##### MATERIALS PROVIDED #####
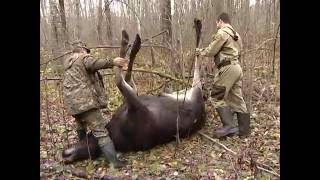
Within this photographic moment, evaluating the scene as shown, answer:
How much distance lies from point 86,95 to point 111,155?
81 centimetres

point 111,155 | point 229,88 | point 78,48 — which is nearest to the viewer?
point 111,155

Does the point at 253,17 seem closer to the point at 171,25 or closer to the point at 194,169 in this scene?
the point at 171,25

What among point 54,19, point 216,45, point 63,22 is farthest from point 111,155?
point 54,19

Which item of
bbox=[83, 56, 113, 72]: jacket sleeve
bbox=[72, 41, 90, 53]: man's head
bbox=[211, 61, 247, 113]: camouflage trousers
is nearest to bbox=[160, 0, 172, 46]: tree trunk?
bbox=[211, 61, 247, 113]: camouflage trousers

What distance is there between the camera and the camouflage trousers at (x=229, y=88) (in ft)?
20.9

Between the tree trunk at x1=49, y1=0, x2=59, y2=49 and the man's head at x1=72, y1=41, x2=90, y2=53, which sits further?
the tree trunk at x1=49, y1=0, x2=59, y2=49

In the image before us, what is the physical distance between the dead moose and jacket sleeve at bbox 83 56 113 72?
19cm

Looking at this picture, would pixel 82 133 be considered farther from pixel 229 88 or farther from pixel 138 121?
pixel 229 88

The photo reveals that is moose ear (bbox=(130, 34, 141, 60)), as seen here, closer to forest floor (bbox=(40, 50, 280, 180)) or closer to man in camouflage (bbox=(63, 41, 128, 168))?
man in camouflage (bbox=(63, 41, 128, 168))

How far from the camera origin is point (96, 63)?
17.5ft

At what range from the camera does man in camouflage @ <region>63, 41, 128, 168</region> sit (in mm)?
5422

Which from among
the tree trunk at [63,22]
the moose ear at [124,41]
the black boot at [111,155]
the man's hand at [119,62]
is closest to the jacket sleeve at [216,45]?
the moose ear at [124,41]
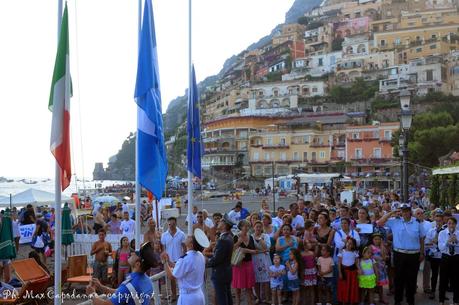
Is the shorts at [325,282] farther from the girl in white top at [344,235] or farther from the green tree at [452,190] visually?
the green tree at [452,190]

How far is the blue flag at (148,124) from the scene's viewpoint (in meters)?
7.69

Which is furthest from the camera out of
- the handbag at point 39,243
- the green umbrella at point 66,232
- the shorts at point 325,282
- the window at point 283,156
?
the window at point 283,156

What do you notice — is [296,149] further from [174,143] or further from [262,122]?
[174,143]

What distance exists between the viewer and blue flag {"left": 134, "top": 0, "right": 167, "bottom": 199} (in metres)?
7.69

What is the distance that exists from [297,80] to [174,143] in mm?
28638

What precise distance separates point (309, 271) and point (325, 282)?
1.56 ft

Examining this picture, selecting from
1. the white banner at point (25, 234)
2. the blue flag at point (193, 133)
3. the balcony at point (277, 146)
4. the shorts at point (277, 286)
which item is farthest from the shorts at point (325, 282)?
the balcony at point (277, 146)

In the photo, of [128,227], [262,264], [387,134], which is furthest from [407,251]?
[387,134]

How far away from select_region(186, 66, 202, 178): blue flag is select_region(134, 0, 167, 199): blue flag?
175cm

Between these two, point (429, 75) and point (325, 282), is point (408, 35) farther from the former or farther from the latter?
point (325, 282)

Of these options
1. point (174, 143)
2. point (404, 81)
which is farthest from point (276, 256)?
point (174, 143)

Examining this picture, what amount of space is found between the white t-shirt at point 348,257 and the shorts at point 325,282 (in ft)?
1.41

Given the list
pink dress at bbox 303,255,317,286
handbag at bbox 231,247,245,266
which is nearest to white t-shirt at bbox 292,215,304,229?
pink dress at bbox 303,255,317,286

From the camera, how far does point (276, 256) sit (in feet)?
30.9
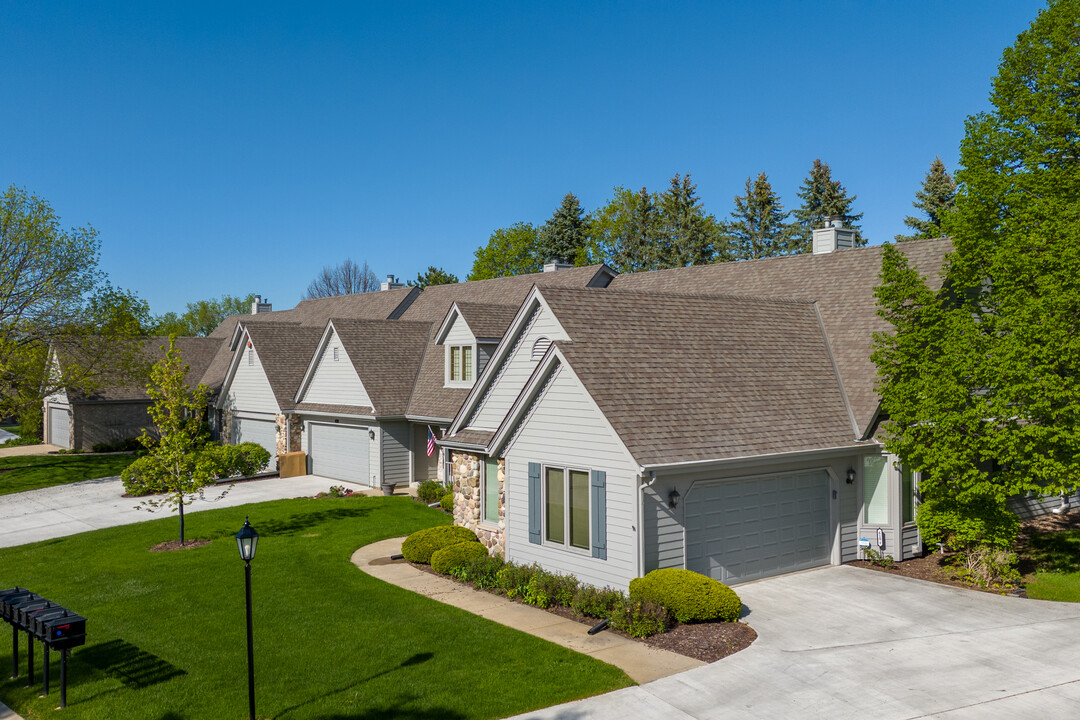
#####
▶ _WHAT NEEDS TO BE DONE_: How many lines in the rows above contain the string "shirt"? Reply with the number only.

▶ _REPLY TO THE TASK_: 2